▶ Exercise aim: Every line below is to be set down again exactly; any image stays out.

Items from a data source:
# # # # # # #

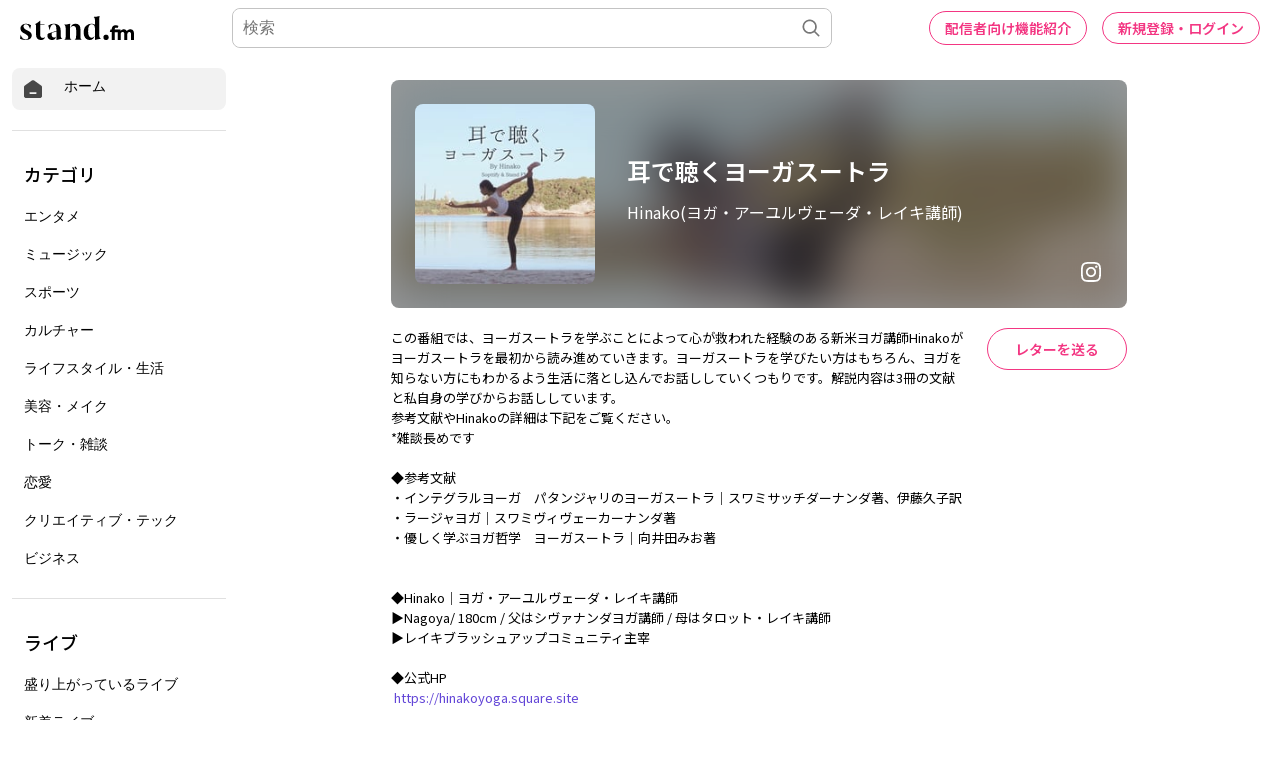

--- FILE ---
content_type: text/html; charset=utf-8
request_url: https://www.google.com/recaptcha/api2/aframe
body_size: 184
content:
<!DOCTYPE HTML><html><head><meta http-equiv="content-type" content="text/html; charset=UTF-8"></head><body><script nonce="fk94zdchHhk3uQNNA-TXXw">/** Anti-fraud and anti-abuse applications only. See google.com/recaptcha */ try{var clients={'sodar':'https://pagead2.googlesyndication.com/pagead/sodar?'};window.addEventListener("message",function(a){try{if(a.source===window.parent){var b=JSON.parse(a.data);var c=clients[b['id']];if(c){var d=document.createElement('img');d.src=c+b['params']+'&rc='+(localStorage.getItem("rc::a")?sessionStorage.getItem("rc::b"):"");window.document.body.appendChild(d);sessionStorage.setItem("rc::e",parseInt(sessionStorage.getItem("rc::e")||0)+1);localStorage.setItem("rc::h",'1768944480948');}}}catch(b){}});window.parent.postMessage("_grecaptcha_ready", "*");}catch(b){}</script></body></html>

# # # # # # #

▶ Written answer:
--- FILE ---
content_type: text/html; charset=utf-8
request_url: https://www.google.com/recaptcha/api2/aframe
body_size: 184
content:
<!DOCTYPE HTML><html><head><meta http-equiv="content-type" content="text/html; charset=UTF-8"></head><body><script nonce="fk94zdchHhk3uQNNA-TXXw">/** Anti-fraud and anti-abuse applications only. See google.com/recaptcha */ try{var clients={'sodar':'https://pagead2.googlesyndication.com/pagead/sodar?'};window.addEventListener("message",function(a){try{if(a.source===window.parent){var b=JSON.parse(a.data);var c=clients[b['id']];if(c){var d=document.createElement('img');d.src=c+b['params']+'&rc='+(localStorage.getItem("rc::a")?sessionStorage.getItem("rc::b"):"");window.document.body.appendChild(d);sessionStorage.setItem("rc::e",parseInt(sessionStorage.getItem("rc::e")||0)+1);localStorage.setItem("rc::h",'1768944480948');}}}catch(b){}});window.parent.postMessage("_grecaptcha_ready", "*");}catch(b){}</script></body></html>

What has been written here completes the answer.